Other than that, I went for a walk and watched TV: The Blue Planet and Doctor Who. I don’t feel that I did much positive to relax overall, whatever that would mean, particularly as the episode of Doctor Who is not a favourite (see below). I feel in the evening in particular I was rushing around trying to do various things (returns, making lunch for tomorrow) and somehow the day just got away from me again, as it usually does on ‘quiet’ days. Plus I feel on the verge of worrying about various religious things I haven’t done, as we come closer to Rosh Hashanah and indeed to this week’s Talmud shiur (religious class). Maybe I need to be busy or do absolutely nothing at all, but not just a few ‘essential’ things.

***

Watching new Doctor Who season two (2006) with E brought us to Doomsday today, an episode which I hated on original transmission. This was unlike the rest of the season, which I liked a lot, but now don’t. Time has some equalised everything and now I think that the season is the least challenging (although probably not exactly the worst) of Russell T Davies’ four seasons as showrunner. The season in general and Doomsday in particular seem bombastic, sentimental and derivative (secret paramilitary organisations stealing alien tech were old hat even in 2006), but not totally unengaging.

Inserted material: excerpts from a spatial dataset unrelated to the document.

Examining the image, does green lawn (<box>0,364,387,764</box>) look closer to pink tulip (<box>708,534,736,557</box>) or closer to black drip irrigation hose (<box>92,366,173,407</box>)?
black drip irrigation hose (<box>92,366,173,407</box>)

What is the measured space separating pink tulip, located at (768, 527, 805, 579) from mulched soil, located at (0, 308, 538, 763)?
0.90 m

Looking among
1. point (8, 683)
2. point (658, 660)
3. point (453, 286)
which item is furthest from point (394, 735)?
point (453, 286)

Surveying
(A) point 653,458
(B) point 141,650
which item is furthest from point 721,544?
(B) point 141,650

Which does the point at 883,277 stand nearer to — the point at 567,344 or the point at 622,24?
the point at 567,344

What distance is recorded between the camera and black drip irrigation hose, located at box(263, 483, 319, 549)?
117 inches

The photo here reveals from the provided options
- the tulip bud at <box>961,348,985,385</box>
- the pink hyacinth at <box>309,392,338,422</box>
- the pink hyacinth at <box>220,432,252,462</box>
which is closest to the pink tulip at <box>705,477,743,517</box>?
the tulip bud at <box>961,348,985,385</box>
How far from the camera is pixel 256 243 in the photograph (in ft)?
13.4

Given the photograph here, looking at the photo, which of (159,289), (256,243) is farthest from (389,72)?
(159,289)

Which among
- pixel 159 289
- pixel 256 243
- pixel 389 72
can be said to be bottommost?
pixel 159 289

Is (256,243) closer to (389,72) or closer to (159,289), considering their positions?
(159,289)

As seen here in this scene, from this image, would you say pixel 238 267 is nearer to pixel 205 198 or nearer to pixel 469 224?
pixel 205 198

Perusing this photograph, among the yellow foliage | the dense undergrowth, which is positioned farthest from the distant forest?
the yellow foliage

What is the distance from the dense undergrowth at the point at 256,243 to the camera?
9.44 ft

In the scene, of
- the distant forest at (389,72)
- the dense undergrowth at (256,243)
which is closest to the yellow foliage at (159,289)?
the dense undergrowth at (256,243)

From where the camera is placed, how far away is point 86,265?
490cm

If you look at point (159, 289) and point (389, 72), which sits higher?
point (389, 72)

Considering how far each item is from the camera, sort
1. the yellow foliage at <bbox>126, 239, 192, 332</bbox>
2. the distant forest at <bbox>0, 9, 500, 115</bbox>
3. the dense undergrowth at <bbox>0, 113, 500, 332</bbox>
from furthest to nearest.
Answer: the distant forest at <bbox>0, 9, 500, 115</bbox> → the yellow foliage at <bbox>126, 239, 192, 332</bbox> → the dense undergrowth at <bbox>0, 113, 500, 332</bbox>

Perhaps it’s autism, but familiarity often breeds not contempt, but cosiness and acceptance for me. While I’m never going to understand the people who see Doomsday as one of the greatest episodes ever, I found myself — not enjoying Doomsday hugely, but finding it reassuring and, as I said, cosy. “Cosy” is usually meant as abuse from the type of Doctor Who fan who insists the programme is Serious Adult Drama, but I don’t really believe that and tend to see cosiness as a strength, and something present in more stories than the Serious Adult Drama (SAD) Fan would think. Like other stories I once hated, it has turned into something I can occasionally tolerate and find “moments of charm” in, if not exactly love it.

E seems to have liked the “Daleks vs. Cybermen” aspect, something the original series was never allowed to do, as Dalek creator Terry Nation didn’t want to risk devaluing the Daleks by pitting them against an enemy they couldn’t defeat (other than the Doctor). I’ve always found it gimmicky, but I guess it was going to happen sooner or later.

Next up is a return to a certain junk yard in London 1963 as we watch Doctor Who‘s earliest episodes (at E’s request), episodes I will probably prefer to the 2006 vintage despite having last watched them a few months ago.